On the way up it was obvious that the road had suffered some damage. There were more ruts and ditches to be careful of, and some small rock slides to go around. Then we came to the main problem, a landslide that had entirely blocked the road, and much larger than we could move with a shovel or a tow strap. The unfortunate thing is that we were still 3.5 miles from the top of the mountain, which is about half way up. Rick decided that he would attempt to hike the rest of the way and we loaded what we thought he could carry in to a backpack. Much of the equipment was just too heavy so we had to be very selective.
Rick started on his way up, and I stayed with the vehicle since I had surgery earlier in the year, and wasn’t quite up to a hike this long yet. We kept in touch by radio as Rick made his way up. It took a couple hours to reach the top because of the climb. Shortly after he arrived, Rick found the problem, but the equipment to do the repair was still on the vehicle, and the hike was much too long to make another trip. Rick did what he could, then started back down the mountain.
While I was waiting I did some pictures, and documented the exact location of the landslide. It was starting to get dark, so I decided to turn the vehicle around so we would not have to back down the road in the dark.
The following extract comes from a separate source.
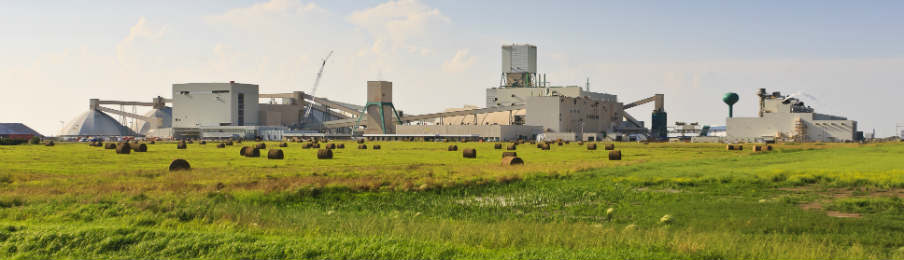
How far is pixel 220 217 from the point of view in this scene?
62.3 ft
The other issue is that I was drawing attention from hikers that though I was stuck. So I backed down the road a quarter mile to a spot wide enough to turn around, then backed up the road to the landslide again so the Rick’s hike would not be any longer than necessary. This changed the perceptions of the hikers passing by. One of them asked how I knew to back in. It was well in to darkness by the time that Rick got back. We were still in touch by radio, but he was unsure of how far away he was until he could hear my horn. We started off down the mountain.
The very next morning someone called me on the radio to tell me the power was out on Mount Lukens, this meant the standby power had failed. A significant problem since the road was still blocked by the landslide, and there was no way to hike up there with replacement batteries and tools for the generator. Fortunately it was not out very long, and about 3 weeks later the road was cleared and we were able to go up and make the rest of the repairs.